A front page New York Times article four years ago led to the revelation of the illegal diesel fuel storage at 60 Hudson. There are other buildings in the city with excessive amounts of diesel, but 60 Hudson St. is the only address we know for sure. The Dept. of Buildings, prudently, has not revealed any other locations. But the agency’s disturbing behavior at the one building we know about should be a wakeup call to everyone. This issue can’t be ignored any longer.

The diesel is for the backup generators needed in telecoms. We support City Councilmember Alan Gerson and several of his colleagues in their efforts to explore legislation to recognize the reality that telecom buildings are not like commercial office buildings and need different zoning laws. The question of how and if buildings with large amounts of diesel stored above ground can safely exist in residential neighborhoods needs to be debated vigorously in the Council. Christine Quinn, the Council’s speaker, whose district borders the one with 60 Hudson, should make it clear tomorrow that this is a front burner issue – no pun intended we assure you.

The Dept. of Buildings has failed miserably in what should have been one of its goals – convincing neighbors that there would be enough fire precautions to make it safe to live near 60 Hudson. Officials met in secret for years with the building’s owner, GVA Williams, while Tribecans were left to wonder.

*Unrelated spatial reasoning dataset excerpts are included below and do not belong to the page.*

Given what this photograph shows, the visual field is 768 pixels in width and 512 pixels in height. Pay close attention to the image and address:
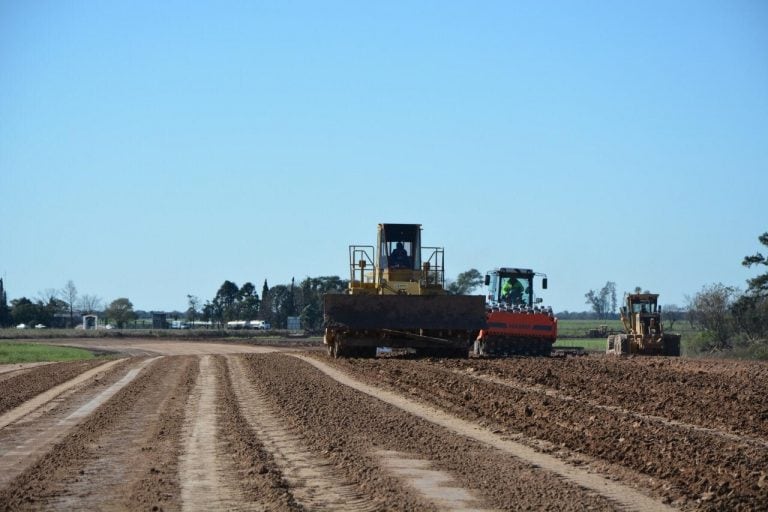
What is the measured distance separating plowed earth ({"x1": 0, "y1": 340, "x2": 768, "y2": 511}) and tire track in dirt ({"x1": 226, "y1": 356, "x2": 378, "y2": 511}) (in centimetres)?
2

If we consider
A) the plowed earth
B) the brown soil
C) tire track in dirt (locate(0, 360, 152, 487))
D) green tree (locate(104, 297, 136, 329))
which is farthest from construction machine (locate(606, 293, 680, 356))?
green tree (locate(104, 297, 136, 329))

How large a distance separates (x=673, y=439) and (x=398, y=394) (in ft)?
25.2

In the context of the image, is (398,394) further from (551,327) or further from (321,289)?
(321,289)

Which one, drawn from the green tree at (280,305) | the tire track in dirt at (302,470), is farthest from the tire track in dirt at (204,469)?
the green tree at (280,305)

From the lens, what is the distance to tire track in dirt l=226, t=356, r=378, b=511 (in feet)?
32.0

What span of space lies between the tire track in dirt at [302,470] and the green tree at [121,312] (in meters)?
143

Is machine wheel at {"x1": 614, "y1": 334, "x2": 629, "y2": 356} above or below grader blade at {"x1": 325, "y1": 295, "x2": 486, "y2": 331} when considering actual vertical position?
below

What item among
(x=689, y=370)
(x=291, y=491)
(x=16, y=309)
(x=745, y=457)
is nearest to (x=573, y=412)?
(x=745, y=457)

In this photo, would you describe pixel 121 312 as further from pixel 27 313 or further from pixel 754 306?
pixel 754 306

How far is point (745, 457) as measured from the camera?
40.1ft

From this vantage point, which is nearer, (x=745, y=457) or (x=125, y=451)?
(x=745, y=457)

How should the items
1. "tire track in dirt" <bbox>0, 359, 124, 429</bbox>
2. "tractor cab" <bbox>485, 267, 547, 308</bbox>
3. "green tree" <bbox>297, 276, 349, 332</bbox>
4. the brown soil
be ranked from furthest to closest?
"green tree" <bbox>297, 276, 349, 332</bbox>
"tractor cab" <bbox>485, 267, 547, 308</bbox>
"tire track in dirt" <bbox>0, 359, 124, 429</bbox>
the brown soil

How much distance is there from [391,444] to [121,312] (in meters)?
149

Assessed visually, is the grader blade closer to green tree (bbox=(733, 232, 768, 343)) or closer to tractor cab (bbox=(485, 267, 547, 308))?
tractor cab (bbox=(485, 267, 547, 308))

Once Buildings granted the diesel permit, it continued its adversarial relationship with the community.

The B.S.A. approached the issue with healthy skepticism at the beginning, but the board’s fairness came into serious question a few weeks ago when it agreed to a private tour of the building with GVA without inviting any NAN representatives. That seems to contradict a bedrock tenet of our whole legal system and if the B.S.A. decision is ever challenged in court, the board’s stacked meeting may not be viewed kindly by a judge.

It is our hope the safety precautions implemented by Buildings and GVA will be enough, but given their record of the last few years, we have reason to be doubtful. Now that they have “won,” they have nothing to lose by going out of their way to convince neighbors that there has been too much worrying and things will be much safer than people think.

We won’t hold our breath on that one, but we do expect the Council to move quickly and carefully on figuring out how to protect residential New York neighborhoods with telecom hotels in their midst.